TOKYO, Aug 7 (Reuters) – Benchmark Tokyo rubber futures ended up nearly 1 percent on Thursday, rising for the first time in five sessions helped by a weaker yen against the dollar.
The yen sagged against the dollar by 0.3 percent on Thursday, coming under pressure from news that Japan’s public pension fund plans to increase its allocation to the domestic stock market.
Tokyo shares pushed higher after political sources told Reuters that Japan’s Government Pension Investment Fund (GPIF)plans to put over 20 percent of its funds in domestic stocks compared with a current 12 percent target.
The benchmark rubber contract on the Tokyo Commodity Exchange (TOCOM) for January delivery rose 1.5 yen to settle at 205.9 yen ($2) per kg.

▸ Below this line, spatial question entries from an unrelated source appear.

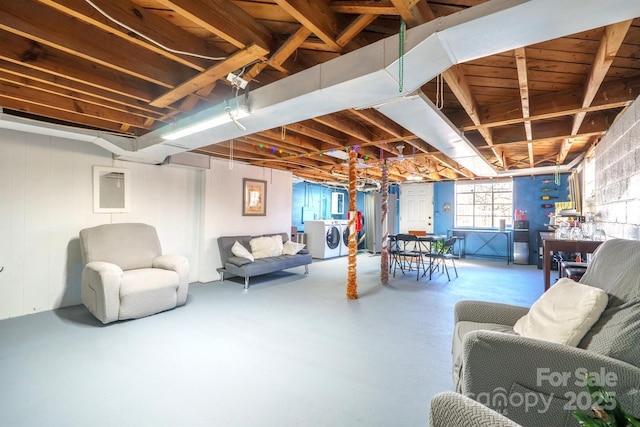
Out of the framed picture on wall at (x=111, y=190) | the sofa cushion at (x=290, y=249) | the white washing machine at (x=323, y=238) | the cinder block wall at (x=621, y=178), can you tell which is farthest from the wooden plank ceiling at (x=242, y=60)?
the white washing machine at (x=323, y=238)

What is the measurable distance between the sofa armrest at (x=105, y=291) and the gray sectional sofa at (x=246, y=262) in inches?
71.2

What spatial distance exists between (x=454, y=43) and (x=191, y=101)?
2.40m

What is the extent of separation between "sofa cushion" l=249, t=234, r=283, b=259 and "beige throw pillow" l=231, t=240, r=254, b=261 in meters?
0.28

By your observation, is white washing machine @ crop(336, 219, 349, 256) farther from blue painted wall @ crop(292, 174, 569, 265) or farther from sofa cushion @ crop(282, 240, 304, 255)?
sofa cushion @ crop(282, 240, 304, 255)

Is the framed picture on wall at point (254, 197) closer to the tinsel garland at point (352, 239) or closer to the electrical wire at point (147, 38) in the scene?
the tinsel garland at point (352, 239)

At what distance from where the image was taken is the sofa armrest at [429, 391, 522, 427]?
0.78 m

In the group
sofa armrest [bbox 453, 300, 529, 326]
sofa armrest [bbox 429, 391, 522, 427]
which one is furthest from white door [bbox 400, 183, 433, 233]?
sofa armrest [bbox 429, 391, 522, 427]

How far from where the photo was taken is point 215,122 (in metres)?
2.73

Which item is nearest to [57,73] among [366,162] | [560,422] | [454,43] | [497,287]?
[454,43]

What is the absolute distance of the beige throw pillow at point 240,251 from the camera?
4926 millimetres

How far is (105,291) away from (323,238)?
17.2 feet

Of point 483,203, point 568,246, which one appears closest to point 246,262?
point 568,246

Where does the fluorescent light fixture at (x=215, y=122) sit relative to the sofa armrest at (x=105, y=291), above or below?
above

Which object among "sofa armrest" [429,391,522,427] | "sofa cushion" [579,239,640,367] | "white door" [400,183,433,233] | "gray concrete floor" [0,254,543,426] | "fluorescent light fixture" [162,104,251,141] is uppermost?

“The weaker yen helped boost the rubber market late in the session,” said a Tokyo-based broker who declined to be named.
Crude rubber inventories at Japanese ports fell 4.3 percent to 18,365 tonnes as of July 31, industry data showed after the market closed.

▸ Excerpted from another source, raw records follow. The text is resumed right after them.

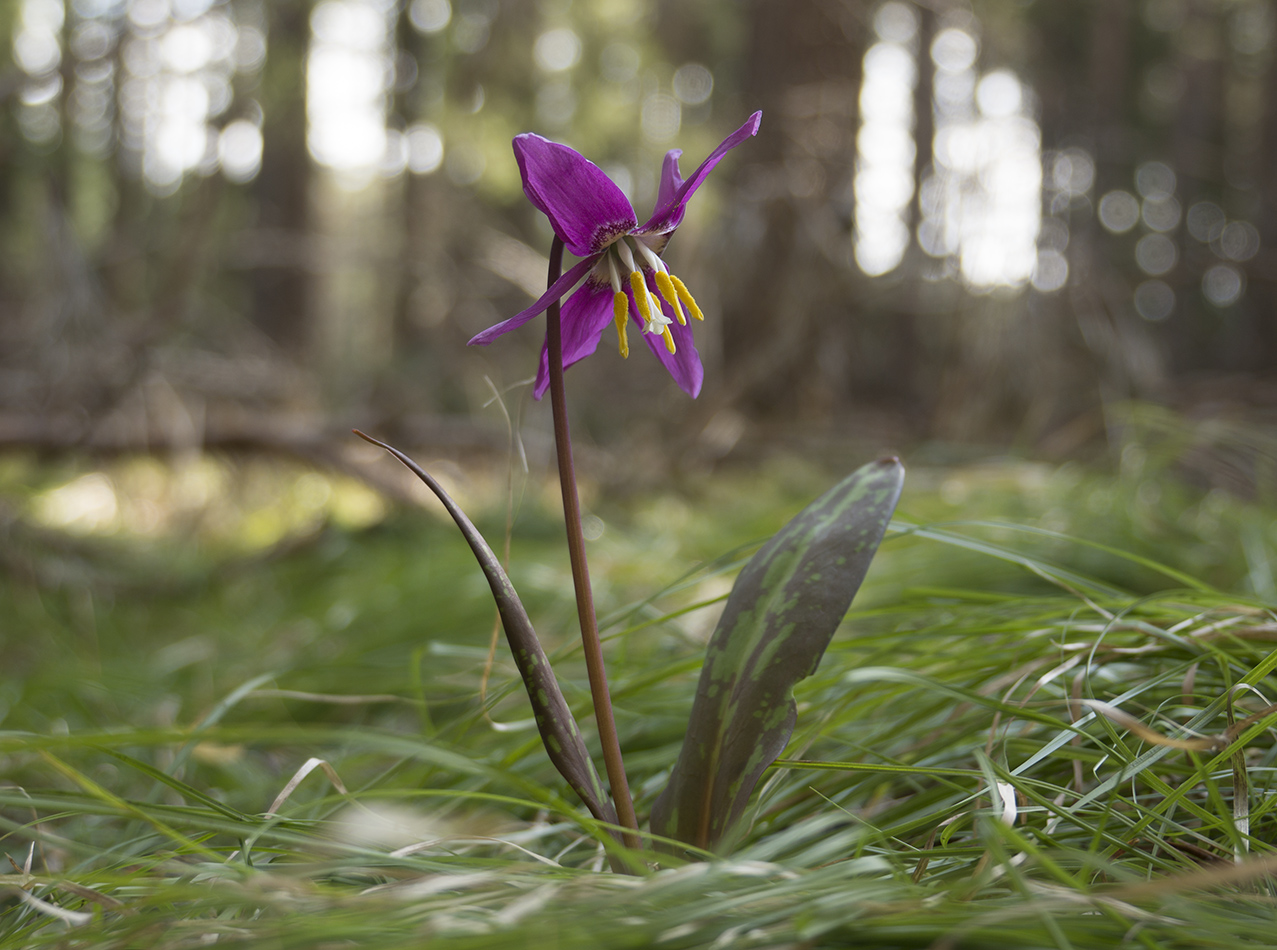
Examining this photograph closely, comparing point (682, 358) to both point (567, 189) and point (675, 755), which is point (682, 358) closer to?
point (567, 189)

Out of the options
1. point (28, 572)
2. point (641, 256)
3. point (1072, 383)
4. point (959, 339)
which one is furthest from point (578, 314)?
point (1072, 383)

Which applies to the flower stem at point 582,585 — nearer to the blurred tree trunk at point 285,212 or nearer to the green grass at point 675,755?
the green grass at point 675,755

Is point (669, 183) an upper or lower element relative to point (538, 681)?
upper

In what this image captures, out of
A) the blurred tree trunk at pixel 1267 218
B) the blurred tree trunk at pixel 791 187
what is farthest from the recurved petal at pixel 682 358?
the blurred tree trunk at pixel 1267 218

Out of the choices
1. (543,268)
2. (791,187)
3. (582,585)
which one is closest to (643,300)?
(582,585)

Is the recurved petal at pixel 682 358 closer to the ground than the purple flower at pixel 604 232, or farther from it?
closer to the ground

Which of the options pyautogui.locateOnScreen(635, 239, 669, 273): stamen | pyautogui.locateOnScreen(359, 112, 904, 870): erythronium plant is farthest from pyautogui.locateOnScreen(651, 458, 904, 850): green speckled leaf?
pyautogui.locateOnScreen(635, 239, 669, 273): stamen
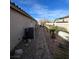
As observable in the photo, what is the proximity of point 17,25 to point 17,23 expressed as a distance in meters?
0.03

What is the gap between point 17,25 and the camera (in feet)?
6.04

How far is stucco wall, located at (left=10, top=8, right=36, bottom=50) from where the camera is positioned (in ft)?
5.82

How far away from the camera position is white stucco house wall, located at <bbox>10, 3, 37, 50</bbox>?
1.77 meters

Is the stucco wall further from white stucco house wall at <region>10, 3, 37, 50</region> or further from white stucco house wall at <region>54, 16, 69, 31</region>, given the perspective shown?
white stucco house wall at <region>54, 16, 69, 31</region>

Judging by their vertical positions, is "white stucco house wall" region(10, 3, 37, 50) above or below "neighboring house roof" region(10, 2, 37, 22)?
below

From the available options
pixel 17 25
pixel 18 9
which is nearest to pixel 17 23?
pixel 17 25

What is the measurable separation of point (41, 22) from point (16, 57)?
0.63 meters

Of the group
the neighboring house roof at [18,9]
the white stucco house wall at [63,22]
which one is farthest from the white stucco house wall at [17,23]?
the white stucco house wall at [63,22]

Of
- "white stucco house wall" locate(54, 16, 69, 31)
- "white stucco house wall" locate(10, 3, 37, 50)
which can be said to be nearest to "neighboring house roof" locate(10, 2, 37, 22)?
"white stucco house wall" locate(10, 3, 37, 50)

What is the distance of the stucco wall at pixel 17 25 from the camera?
1.78 meters

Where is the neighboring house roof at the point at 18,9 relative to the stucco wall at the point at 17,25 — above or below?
above

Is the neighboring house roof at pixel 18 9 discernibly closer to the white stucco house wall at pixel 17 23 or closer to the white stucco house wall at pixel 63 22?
the white stucco house wall at pixel 17 23
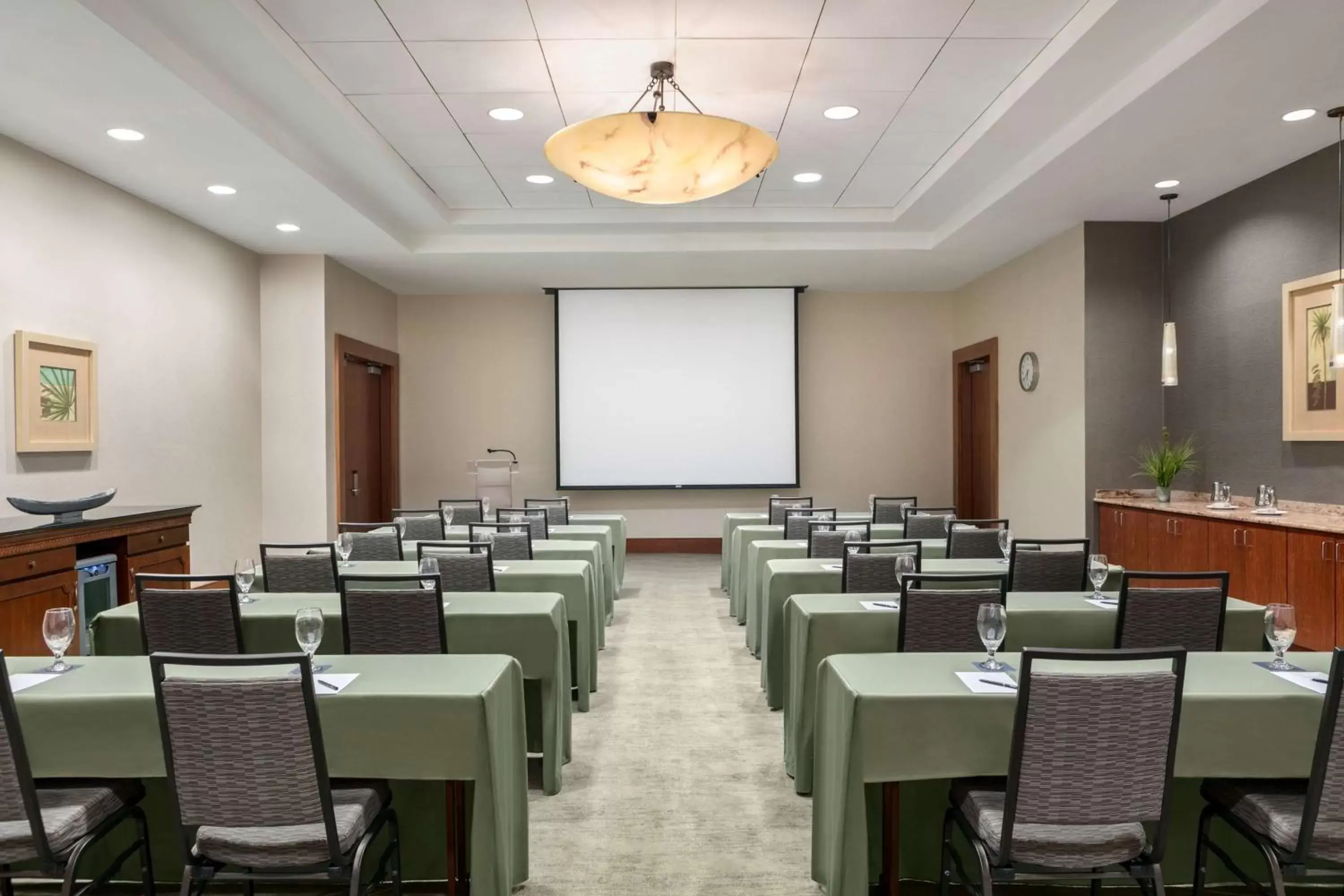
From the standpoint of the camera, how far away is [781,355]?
10.4 metres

India’s natural rubber imports in July rose 14.8 percent from a year ago to 36,997 tonnes, the state-run Rubber Board said on Wednesday, as tyre-makers raised overseas purchases to meet rising demand.
The most-active rubber contract on the Shanghai futures exchange for January delivery rose 120 yuan to finish at 15,560 yuan ($2,527) per tonne.
The front-month rubber contract on Singapore’s SICOM exchange for September delivery last traded at 168.5 U.S. cents per kg, up 0.5 cent.